Spatial question data
****************************************

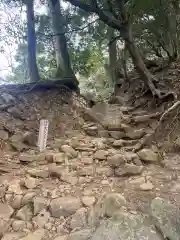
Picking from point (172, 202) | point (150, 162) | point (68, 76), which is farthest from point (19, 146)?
point (68, 76)

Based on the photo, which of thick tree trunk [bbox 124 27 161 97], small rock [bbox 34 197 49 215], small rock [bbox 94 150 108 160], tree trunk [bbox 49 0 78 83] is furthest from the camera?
tree trunk [bbox 49 0 78 83]

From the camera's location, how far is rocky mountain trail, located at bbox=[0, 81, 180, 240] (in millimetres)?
2164

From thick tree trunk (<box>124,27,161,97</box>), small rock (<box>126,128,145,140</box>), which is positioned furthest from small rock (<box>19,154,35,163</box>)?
thick tree trunk (<box>124,27,161,97</box>)

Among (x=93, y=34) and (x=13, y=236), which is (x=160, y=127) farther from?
(x=93, y=34)

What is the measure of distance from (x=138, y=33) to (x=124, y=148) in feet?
18.5

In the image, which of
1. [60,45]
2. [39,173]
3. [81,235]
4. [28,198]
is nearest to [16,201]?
[28,198]

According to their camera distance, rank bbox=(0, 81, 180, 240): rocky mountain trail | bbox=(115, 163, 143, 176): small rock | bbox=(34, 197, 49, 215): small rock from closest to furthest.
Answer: bbox=(0, 81, 180, 240): rocky mountain trail
bbox=(34, 197, 49, 215): small rock
bbox=(115, 163, 143, 176): small rock

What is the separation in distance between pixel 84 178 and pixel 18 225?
938mm

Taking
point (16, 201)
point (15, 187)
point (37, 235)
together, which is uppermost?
point (15, 187)

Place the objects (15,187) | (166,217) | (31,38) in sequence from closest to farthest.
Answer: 1. (166,217)
2. (15,187)
3. (31,38)

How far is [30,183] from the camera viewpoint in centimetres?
277

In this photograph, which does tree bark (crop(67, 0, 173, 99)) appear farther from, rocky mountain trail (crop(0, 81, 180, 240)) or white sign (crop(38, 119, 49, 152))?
white sign (crop(38, 119, 49, 152))

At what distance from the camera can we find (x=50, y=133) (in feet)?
14.2

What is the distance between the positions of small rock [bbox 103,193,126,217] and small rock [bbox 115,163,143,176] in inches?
18.3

****************************************

Brief: Update the data above by changing every "tree bark" to "pine bark" and leaving everything else the same. Omit the pictures from your answer.

Problem solution:
Picking from point (172, 202) | point (150, 162) | point (68, 76), which is farthest from point (19, 146)?
point (68, 76)

Based on the photo, which of thick tree trunk [bbox 124 27 161 97], small rock [bbox 34 197 49 215], small rock [bbox 94 150 108 160], tree trunk [bbox 49 0 78 83] is furthest from the camera?
tree trunk [bbox 49 0 78 83]

From the camera's location, how far is rocky mountain trail, located at bbox=[0, 81, 180, 240] (in millimetres)?
2164

From thick tree trunk (<box>124,27,161,97</box>), small rock (<box>126,128,145,140</box>), which is positioned furthest from small rock (<box>19,154,35,163</box>)?
thick tree trunk (<box>124,27,161,97</box>)

Among (x=93, y=34) and (x=13, y=236), which is (x=160, y=127) farther from?
(x=93, y=34)

What is the measure of distance from (x=138, y=33) to (x=124, y=148) in feet?
18.5

In the image, which of
1. [60,45]
2. [39,173]
3. [81,235]
4. [28,198]
is nearest to [16,201]?
[28,198]

According to their camera distance, rank bbox=(0, 81, 180, 240): rocky mountain trail | bbox=(115, 163, 143, 176): small rock | bbox=(34, 197, 49, 215): small rock from closest to furthest.
Answer: bbox=(0, 81, 180, 240): rocky mountain trail
bbox=(34, 197, 49, 215): small rock
bbox=(115, 163, 143, 176): small rock

What is the separation in distance between pixel 84 178 and pixel 18 225?
938mm

Taking
point (16, 201)
point (15, 187)
point (37, 235)
together, which is uppermost?
point (15, 187)

Place the objects (15,187) | (166,217) | (31,38) in sequence from closest to farthest.
Answer: 1. (166,217)
2. (15,187)
3. (31,38)

How far is [30,183] from the camera viewpoint in centimetres?
277

In this photograph, which does pine bark (crop(67, 0, 173, 99)) appear farther from, rocky mountain trail (crop(0, 81, 180, 240)) or white sign (crop(38, 119, 49, 152))?
white sign (crop(38, 119, 49, 152))

At what distance from the camera can we find (x=50, y=133) (in feet)?
14.2

What is the distance between the positions of small rock [bbox 103,193,126,217] and small rock [bbox 115,163,143,176] in inches?
18.3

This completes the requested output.